Operators pin next-gen network plans on disaggregation, finds survey
By Ray Le Maistre
May 29, 2020
- Majority of mobile network operators deem disaggregated systems as key
- Cloud-native functionality also key to business case for 5G
- Whole industry needs to get on board to make this happen
Mobile operators are struggling to see how they can survive and thrive in a 5G world without deploying disaggregated systems, according to the results of a new survey conducted by Analysys Mason.
The respected research house surveyed 60 mobile operators and, among the many conclusions, found that the vast majority, 85%, deem the use of disaggregated, multi-vendor, best-of-breed network systems to be either essential or important to making their next generation, end-to-end networks commercially and technically successful.
That’s pretty conclusive.
Now, it’s worth pointing out that the research was commissioned by Telecom Infra Project (TIP), the industry body that is on a mission to help develop the market for disaggregated networking systems, so the TIP team will be overjoyed at the results. I think we can safely say that the resulting white paper – titled ‘Open, disaggregated networks will transform MNOs’ 5G business cases’ – would not have not been written if the operators have given disaggregation the big thumbs down.
But for anyone who can remember as far back as 2019, and who was on the industry event circuit between September and December when major Tier 1 operators such as Deutsche Telekom, Telefonica and Vodafone were lighting a fire under the TIP community and sharing their aspirations, that 85% figure will not come as a surprise. In fact, they might be wondering what the other 15% are going to do.
Because it’s hard to imagine that ANY next-generation communications network (supporting 5G and all manner of fixed line services) will not include some disaggregated network elements. The percentages will vary, but I imagine it will be hard to find a 5G network in 2028, for example, that isn’t a mix of traditional telecoms systems and disaggregated elements. (I have made a note in my calendar to check back on this in 2028…)

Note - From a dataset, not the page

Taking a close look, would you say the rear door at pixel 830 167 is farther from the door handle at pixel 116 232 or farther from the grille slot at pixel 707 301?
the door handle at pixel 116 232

The choice of that year might seem conservative, but that’d because there’s a helluva lot of work to be done on disaggregated system elements in the next few years, particularly in the radio access network, to make them fir for large scale urban deployments: That’s the consensus view that I’ve picked up from independent industry experts in the past year. Right now there are early network deployments using open RAN systems, sure, but they are very specific, very specialist – progress is being made but there’s work to be done on scalability and reliability and, let’s not forget, making them truly open, so that elements can be swapped in and out without a major integration exercise and network downtime.
The operators, it seems, are quite bullish on the timeframes: The survey found that a third of Tier-1 mobile operators and more than half of Tier-2 operators expect to have disaggregated open RAN systems deployed in their commercial networks by the end of 2023. That’s good news for the likes of Parallel Wireless and Mavenir.
There’s also a lot of positive feedback from mobile operators about cloud native functionality, the other focus of the white paper.
The survey revealed that 65% or mobile operator respondents deem cloud-native architecture to be essential or important to making their next-generation end-to-end networks commercially and technically successful: Given that the specs for standalone 5G core systems are based on cloud native functionality, it’s hard to see how it can be avoided by mobile operators in their next-gen networks in the medium term.
There are very few 5G standalone core systems deployed currently, so this again is something that’s in the pipeline, rather than widespread right now. But it is going to happen – the 5G ‘dream’ cannot be fulfilled without a 5G standalone core system.
The white paper delves into a lot of other areas and looks at how operators and their suppliers can work together to bring disaggregated, virtualized and cloud native systems and functionality into next-gen networks.
But it reinforces what seemed obvious in late 2019: The disaggregated networking genie is out of the bottle and it’s not going back in.